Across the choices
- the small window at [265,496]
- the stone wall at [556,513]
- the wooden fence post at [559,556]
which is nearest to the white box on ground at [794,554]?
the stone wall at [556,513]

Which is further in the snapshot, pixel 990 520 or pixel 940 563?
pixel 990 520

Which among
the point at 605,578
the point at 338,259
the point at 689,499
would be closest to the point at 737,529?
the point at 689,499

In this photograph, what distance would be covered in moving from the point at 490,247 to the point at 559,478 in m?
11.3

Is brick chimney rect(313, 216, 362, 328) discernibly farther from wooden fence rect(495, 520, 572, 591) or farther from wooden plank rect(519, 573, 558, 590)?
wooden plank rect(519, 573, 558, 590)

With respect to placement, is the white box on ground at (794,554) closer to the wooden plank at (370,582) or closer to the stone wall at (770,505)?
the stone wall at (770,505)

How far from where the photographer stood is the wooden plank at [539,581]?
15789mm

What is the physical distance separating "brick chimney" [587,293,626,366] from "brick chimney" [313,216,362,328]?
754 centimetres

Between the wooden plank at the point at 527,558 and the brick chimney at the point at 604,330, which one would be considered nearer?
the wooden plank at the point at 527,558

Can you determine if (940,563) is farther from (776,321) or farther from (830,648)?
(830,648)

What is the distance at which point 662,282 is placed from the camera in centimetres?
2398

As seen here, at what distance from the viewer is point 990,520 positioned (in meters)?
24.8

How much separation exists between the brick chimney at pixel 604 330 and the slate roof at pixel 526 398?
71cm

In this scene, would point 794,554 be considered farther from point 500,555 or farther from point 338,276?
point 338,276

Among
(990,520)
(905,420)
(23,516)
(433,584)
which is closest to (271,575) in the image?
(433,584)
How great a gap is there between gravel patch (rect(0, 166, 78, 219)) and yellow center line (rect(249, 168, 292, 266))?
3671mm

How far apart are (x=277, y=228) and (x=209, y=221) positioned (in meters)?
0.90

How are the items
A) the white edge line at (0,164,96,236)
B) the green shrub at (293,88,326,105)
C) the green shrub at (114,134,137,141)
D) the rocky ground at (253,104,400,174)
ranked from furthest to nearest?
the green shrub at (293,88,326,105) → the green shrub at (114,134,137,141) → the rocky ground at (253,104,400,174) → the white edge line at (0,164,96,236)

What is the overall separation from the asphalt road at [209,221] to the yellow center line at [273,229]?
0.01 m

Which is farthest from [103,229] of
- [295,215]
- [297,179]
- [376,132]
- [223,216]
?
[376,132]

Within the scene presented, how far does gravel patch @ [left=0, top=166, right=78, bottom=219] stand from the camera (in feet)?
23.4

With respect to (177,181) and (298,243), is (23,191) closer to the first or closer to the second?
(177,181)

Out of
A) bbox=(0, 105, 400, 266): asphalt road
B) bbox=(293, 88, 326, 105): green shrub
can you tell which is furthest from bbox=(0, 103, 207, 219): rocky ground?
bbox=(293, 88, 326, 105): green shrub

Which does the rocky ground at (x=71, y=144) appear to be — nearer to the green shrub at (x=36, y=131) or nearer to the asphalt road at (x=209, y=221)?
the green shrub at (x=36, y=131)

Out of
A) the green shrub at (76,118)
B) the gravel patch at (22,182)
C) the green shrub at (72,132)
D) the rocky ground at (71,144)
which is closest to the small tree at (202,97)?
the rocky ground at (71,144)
* * *
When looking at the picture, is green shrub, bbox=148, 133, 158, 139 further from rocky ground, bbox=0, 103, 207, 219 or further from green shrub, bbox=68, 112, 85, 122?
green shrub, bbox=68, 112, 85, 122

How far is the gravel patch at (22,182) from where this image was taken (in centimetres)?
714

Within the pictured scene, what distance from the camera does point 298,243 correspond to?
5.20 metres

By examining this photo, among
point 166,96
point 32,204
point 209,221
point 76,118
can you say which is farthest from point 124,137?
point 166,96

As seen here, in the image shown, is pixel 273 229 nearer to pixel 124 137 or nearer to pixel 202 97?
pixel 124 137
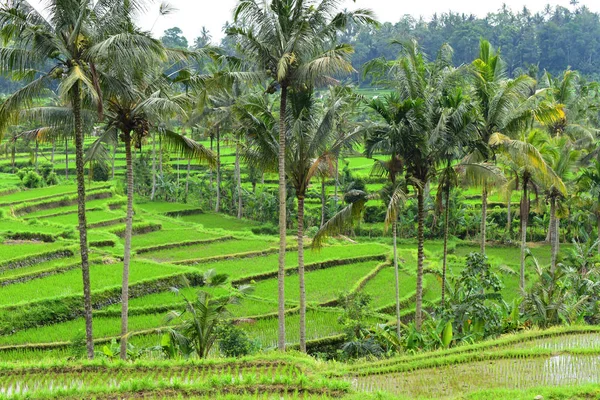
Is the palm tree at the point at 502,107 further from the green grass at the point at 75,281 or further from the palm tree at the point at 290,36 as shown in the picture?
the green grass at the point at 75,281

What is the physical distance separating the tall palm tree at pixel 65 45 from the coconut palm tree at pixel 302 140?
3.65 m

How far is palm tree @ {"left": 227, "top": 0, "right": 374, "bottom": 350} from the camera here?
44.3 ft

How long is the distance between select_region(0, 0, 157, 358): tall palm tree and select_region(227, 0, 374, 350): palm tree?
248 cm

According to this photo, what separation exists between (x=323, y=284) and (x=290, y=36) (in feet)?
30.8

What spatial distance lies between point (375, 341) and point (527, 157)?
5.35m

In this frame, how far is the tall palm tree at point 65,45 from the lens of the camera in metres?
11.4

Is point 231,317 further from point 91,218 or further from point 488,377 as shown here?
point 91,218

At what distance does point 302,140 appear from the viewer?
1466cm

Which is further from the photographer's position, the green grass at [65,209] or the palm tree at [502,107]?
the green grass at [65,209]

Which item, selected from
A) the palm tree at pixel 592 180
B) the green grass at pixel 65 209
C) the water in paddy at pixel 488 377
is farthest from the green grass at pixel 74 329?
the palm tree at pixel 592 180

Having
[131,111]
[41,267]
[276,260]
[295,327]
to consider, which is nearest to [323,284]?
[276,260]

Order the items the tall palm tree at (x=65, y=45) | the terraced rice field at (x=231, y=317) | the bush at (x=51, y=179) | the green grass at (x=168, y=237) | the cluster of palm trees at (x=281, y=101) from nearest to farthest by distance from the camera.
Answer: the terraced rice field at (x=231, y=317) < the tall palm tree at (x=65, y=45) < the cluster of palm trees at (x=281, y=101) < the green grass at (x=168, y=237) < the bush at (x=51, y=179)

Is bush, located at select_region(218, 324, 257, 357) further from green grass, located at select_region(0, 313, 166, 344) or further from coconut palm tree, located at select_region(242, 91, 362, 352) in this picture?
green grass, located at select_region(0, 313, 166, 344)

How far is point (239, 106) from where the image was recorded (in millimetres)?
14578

» GIVEN TASK
Count the lines in the records above that contain the string "pixel", treating uppercase and lowercase as different. Reply with the number alone.

» SOLVED EXERCISE
11